━━ Exercise materials ━━

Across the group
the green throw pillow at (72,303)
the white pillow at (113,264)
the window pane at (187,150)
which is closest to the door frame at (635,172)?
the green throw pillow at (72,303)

━━━

> **Exercise requirements**
Copy out all of the rows above verbatim, keeping each line and every coordinate as it appears.

> **Exercise answer**
Across the group
the green throw pillow at (72,303)
the white pillow at (113,264)
the window pane at (187,150)
which is closest to the door frame at (635,172)?
the green throw pillow at (72,303)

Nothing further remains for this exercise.